Items listed in a dataset:
# # #

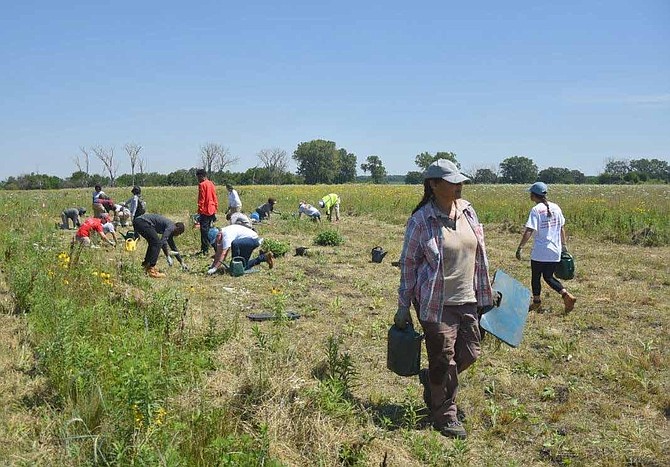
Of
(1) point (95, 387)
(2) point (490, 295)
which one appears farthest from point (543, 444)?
(1) point (95, 387)

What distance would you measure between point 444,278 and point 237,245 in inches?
259

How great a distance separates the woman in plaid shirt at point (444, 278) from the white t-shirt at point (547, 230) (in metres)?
3.16

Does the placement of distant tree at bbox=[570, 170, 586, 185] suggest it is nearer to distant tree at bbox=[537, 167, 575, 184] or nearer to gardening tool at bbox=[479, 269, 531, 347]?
distant tree at bbox=[537, 167, 575, 184]

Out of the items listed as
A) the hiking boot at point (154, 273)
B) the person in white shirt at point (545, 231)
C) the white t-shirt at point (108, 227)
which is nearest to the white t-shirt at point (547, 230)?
the person in white shirt at point (545, 231)

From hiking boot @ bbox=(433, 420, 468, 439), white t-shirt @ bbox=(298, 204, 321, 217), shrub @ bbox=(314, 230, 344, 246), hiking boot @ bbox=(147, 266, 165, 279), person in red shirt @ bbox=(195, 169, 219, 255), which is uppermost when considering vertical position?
person in red shirt @ bbox=(195, 169, 219, 255)

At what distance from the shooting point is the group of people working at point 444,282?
12.2 feet

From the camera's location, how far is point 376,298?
7.93m

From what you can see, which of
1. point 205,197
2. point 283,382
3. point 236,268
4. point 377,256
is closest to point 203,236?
point 205,197

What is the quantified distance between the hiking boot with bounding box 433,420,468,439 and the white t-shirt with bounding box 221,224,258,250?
20.3 feet

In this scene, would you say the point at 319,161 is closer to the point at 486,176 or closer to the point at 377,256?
the point at 486,176

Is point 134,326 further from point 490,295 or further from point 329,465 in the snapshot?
point 490,295

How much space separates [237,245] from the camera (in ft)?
32.1

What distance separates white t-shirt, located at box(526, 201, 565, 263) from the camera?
6.77m

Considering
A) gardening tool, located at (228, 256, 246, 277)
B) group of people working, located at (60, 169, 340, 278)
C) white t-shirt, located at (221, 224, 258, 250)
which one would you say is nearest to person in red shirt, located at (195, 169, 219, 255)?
group of people working, located at (60, 169, 340, 278)
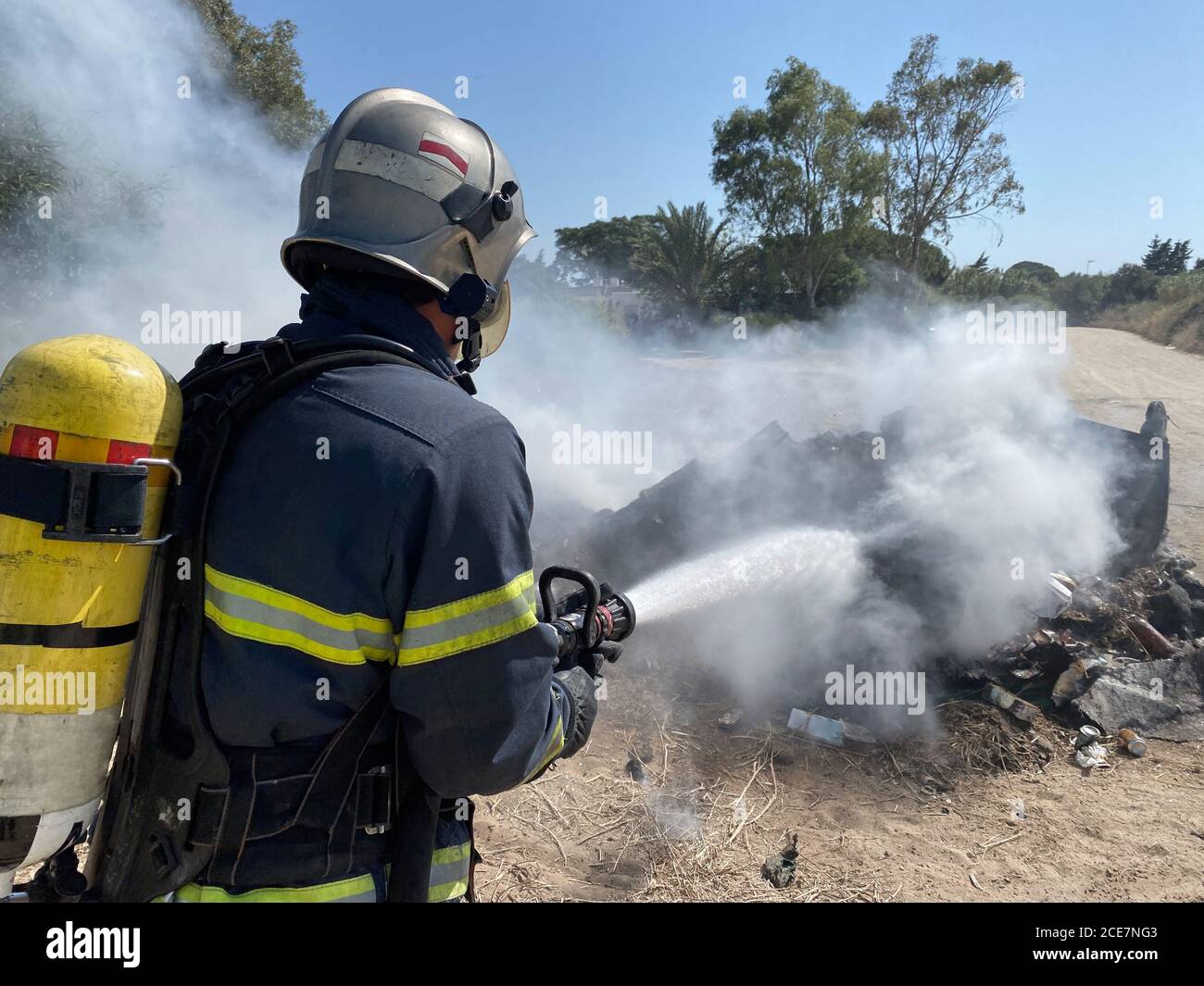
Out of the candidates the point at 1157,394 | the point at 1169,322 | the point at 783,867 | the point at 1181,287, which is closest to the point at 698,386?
the point at 1157,394

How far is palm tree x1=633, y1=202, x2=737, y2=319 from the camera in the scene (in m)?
25.2

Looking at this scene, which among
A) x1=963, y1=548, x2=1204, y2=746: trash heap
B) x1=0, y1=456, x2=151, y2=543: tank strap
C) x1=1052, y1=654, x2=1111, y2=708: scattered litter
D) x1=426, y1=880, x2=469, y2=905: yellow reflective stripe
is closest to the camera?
x1=0, y1=456, x2=151, y2=543: tank strap

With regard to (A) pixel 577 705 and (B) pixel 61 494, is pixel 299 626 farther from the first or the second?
(A) pixel 577 705

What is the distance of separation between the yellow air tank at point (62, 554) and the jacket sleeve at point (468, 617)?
1.59 ft

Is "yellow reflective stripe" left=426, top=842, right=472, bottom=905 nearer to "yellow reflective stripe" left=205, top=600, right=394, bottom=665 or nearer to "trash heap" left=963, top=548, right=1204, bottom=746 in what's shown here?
"yellow reflective stripe" left=205, top=600, right=394, bottom=665

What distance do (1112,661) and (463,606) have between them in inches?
218

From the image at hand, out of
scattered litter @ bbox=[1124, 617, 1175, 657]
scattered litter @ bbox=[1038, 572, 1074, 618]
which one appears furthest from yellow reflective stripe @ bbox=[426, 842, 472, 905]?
scattered litter @ bbox=[1124, 617, 1175, 657]

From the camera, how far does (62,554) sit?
1312mm

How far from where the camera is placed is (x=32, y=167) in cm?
855

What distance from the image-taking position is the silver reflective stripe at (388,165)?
68.7 inches

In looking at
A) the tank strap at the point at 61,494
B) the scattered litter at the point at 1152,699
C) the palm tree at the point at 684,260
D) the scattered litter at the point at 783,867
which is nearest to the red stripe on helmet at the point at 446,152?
the tank strap at the point at 61,494

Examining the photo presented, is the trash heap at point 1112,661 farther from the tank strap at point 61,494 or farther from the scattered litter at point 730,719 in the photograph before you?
the tank strap at point 61,494

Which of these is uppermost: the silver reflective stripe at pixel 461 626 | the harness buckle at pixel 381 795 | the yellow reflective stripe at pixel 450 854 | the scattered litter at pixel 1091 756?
the silver reflective stripe at pixel 461 626
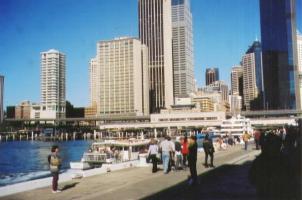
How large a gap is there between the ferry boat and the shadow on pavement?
20.7 meters

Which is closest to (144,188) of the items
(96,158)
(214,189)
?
(214,189)

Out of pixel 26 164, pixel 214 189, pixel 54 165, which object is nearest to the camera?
pixel 54 165

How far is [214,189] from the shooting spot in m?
16.2

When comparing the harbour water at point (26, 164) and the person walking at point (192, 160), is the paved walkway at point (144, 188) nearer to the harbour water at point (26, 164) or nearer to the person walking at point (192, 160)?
the person walking at point (192, 160)

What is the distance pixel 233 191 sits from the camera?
15.6 m

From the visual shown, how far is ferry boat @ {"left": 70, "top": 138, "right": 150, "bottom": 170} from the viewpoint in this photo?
4116 centimetres

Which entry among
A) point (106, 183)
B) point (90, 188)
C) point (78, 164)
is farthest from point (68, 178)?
point (78, 164)

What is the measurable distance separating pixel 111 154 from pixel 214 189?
2771cm

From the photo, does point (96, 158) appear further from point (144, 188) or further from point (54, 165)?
point (144, 188)

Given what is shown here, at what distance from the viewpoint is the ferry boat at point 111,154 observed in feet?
135

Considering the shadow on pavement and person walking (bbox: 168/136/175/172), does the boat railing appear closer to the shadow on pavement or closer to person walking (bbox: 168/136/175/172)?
person walking (bbox: 168/136/175/172)

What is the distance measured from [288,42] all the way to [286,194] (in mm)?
182852

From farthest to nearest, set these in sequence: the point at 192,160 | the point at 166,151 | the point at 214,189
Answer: the point at 166,151, the point at 192,160, the point at 214,189

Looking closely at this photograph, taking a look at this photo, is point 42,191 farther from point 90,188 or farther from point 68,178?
point 68,178
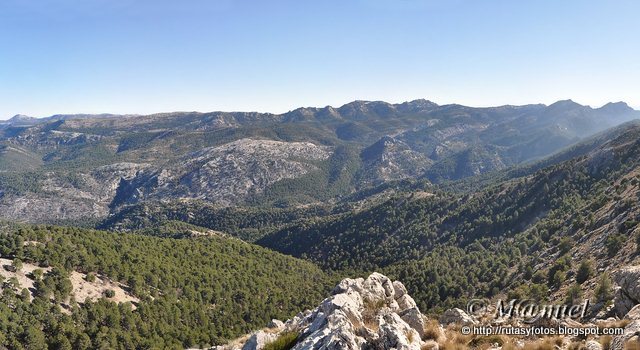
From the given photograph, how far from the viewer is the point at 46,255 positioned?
10719 cm

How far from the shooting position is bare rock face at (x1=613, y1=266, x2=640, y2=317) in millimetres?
28141

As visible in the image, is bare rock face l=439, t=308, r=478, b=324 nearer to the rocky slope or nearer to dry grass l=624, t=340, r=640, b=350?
the rocky slope

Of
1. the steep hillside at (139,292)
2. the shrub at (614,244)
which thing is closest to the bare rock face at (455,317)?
the shrub at (614,244)

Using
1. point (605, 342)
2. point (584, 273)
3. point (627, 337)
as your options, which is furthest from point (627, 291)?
point (584, 273)

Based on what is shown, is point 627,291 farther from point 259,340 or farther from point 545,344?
point 259,340

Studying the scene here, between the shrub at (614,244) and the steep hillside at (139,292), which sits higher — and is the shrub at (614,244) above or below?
above

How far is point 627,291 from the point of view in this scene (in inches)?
1150

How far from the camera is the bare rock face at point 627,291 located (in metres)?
28.1

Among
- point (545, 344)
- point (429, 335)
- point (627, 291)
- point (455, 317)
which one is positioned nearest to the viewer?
point (545, 344)

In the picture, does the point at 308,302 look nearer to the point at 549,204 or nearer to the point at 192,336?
the point at 192,336

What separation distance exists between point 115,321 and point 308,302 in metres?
69.8

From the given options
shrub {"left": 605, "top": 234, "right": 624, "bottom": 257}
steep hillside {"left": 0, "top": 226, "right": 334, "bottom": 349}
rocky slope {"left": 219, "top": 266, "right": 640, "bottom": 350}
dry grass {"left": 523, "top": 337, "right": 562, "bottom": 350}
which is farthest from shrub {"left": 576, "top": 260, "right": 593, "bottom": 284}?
steep hillside {"left": 0, "top": 226, "right": 334, "bottom": 349}

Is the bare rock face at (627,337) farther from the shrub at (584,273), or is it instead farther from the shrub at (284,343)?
the shrub at (584,273)

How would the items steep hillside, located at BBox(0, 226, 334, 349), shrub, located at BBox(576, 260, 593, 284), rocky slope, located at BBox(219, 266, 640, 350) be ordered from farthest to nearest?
steep hillside, located at BBox(0, 226, 334, 349), shrub, located at BBox(576, 260, 593, 284), rocky slope, located at BBox(219, 266, 640, 350)
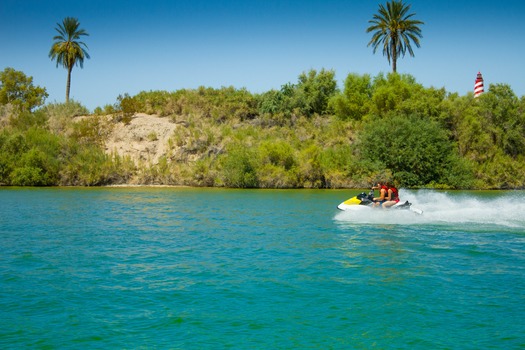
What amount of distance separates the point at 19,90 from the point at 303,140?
152 feet

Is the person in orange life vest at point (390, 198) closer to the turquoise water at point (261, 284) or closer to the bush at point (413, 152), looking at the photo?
the turquoise water at point (261, 284)

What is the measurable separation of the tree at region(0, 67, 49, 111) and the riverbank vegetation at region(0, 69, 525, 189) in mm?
5631

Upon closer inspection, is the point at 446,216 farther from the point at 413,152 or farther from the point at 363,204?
the point at 413,152

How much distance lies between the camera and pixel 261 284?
12031 millimetres

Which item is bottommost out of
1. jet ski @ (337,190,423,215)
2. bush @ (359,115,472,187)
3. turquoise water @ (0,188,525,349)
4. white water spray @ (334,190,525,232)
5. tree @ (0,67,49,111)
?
turquoise water @ (0,188,525,349)

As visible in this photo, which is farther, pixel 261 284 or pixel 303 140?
pixel 303 140

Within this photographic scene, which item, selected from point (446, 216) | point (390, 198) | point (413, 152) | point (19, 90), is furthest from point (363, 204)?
point (19, 90)

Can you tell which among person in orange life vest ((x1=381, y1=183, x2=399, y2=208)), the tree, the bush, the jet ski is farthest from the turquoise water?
the tree

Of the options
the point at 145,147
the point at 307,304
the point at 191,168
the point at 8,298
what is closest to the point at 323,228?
the point at 307,304

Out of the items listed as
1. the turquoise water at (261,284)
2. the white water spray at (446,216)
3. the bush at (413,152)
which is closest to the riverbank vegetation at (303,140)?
the bush at (413,152)

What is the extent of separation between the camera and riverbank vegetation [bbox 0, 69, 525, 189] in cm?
4878

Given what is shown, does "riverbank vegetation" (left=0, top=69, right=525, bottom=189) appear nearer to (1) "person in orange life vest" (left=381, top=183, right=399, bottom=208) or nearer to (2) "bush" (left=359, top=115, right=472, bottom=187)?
(2) "bush" (left=359, top=115, right=472, bottom=187)

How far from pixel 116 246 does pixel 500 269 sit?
1190cm

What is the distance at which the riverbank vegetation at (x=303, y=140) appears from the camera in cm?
4878
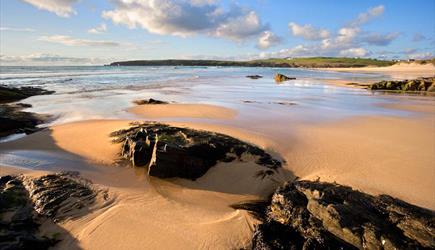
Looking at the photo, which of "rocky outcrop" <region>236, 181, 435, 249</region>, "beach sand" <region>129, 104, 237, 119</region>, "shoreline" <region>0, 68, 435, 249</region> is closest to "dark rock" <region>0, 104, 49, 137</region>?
"shoreline" <region>0, 68, 435, 249</region>

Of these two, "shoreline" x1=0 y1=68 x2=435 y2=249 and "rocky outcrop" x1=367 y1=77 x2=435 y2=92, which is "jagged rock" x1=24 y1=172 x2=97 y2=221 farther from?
"rocky outcrop" x1=367 y1=77 x2=435 y2=92

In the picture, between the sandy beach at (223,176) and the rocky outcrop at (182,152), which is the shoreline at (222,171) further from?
the rocky outcrop at (182,152)

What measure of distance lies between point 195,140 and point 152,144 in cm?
119

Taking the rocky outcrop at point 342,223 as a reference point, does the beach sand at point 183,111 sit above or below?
below

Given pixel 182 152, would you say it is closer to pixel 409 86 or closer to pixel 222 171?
pixel 222 171

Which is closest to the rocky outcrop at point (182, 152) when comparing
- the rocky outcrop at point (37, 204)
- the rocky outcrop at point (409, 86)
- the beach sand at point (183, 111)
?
the rocky outcrop at point (37, 204)

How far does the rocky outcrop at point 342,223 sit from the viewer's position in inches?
187

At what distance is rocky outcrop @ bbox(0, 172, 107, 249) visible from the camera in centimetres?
523

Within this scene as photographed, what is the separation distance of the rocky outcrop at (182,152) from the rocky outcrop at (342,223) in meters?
2.53

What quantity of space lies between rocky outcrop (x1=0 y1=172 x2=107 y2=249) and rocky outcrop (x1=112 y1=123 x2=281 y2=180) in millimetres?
1643

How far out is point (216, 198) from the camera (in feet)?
23.7

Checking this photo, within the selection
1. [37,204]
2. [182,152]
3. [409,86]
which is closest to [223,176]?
[182,152]

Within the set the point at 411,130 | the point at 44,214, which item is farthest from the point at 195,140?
the point at 411,130

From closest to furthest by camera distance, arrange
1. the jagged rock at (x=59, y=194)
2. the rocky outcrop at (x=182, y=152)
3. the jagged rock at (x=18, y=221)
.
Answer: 1. the jagged rock at (x=18, y=221)
2. the jagged rock at (x=59, y=194)
3. the rocky outcrop at (x=182, y=152)
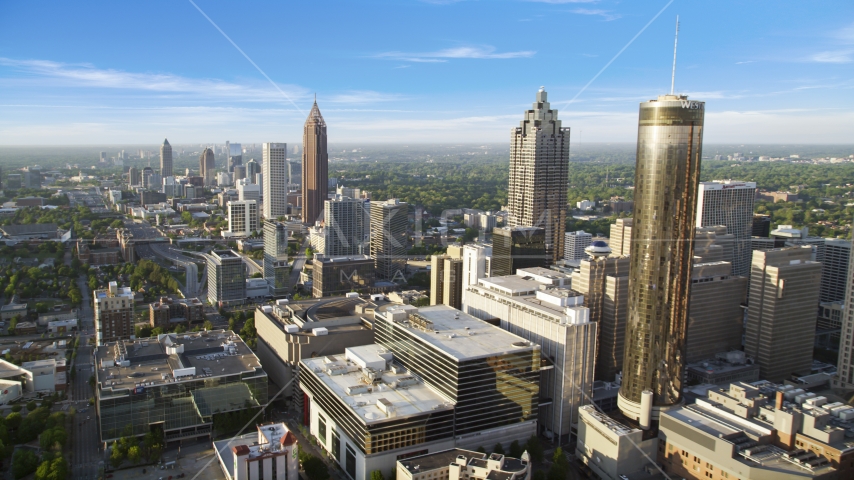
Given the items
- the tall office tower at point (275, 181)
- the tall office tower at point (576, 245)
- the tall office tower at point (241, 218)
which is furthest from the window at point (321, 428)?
the tall office tower at point (275, 181)

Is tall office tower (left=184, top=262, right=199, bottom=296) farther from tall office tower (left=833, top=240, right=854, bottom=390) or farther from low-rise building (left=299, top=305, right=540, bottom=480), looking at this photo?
tall office tower (left=833, top=240, right=854, bottom=390)

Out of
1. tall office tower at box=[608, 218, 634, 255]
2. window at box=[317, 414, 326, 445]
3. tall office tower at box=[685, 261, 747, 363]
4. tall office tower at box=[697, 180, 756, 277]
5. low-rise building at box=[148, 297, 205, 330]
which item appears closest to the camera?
window at box=[317, 414, 326, 445]

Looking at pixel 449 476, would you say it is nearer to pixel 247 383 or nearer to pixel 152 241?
pixel 247 383

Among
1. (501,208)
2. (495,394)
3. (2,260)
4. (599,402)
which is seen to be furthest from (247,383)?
(501,208)

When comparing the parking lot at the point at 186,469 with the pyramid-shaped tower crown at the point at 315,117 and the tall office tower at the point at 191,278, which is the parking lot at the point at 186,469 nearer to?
the tall office tower at the point at 191,278

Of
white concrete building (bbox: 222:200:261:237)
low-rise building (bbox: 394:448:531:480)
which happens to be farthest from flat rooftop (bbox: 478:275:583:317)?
white concrete building (bbox: 222:200:261:237)

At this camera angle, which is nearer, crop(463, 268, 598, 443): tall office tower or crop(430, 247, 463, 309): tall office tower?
crop(463, 268, 598, 443): tall office tower

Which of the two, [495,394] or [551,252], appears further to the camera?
[551,252]
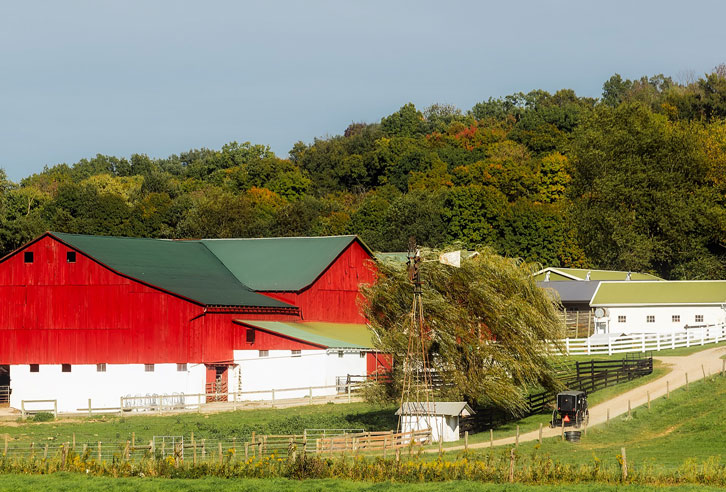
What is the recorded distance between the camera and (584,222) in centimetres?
10531

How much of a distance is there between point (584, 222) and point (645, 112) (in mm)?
13700

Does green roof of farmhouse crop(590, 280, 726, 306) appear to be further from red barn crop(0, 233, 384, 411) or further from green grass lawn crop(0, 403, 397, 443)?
green grass lawn crop(0, 403, 397, 443)

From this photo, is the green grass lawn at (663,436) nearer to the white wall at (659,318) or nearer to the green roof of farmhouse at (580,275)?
the white wall at (659,318)

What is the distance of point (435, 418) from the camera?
149ft

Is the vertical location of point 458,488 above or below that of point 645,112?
below

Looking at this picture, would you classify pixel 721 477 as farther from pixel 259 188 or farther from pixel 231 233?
pixel 259 188

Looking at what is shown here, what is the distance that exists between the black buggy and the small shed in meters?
4.16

# # #

Can you copy the data word for word, beginning at the line that contains "Examining the photo" and stopping after the line that contains "20.7 meters", while leaving out any picture?

Examining the photo presented, is the trash heap at point 1112,661 farther from the tank strap at point 61,494 or farther from the scattered litter at point 730,719 in the photograph before you?
the tank strap at point 61,494

Which of these is uppermost: the silver reflective stripe at pixel 461 626 | the harness buckle at pixel 381 795 | the yellow reflective stripe at pixel 450 854 | the scattered litter at pixel 1091 756?
the silver reflective stripe at pixel 461 626
How large a gap is there between the ferry boat and the shadow on pavement?
20.7 meters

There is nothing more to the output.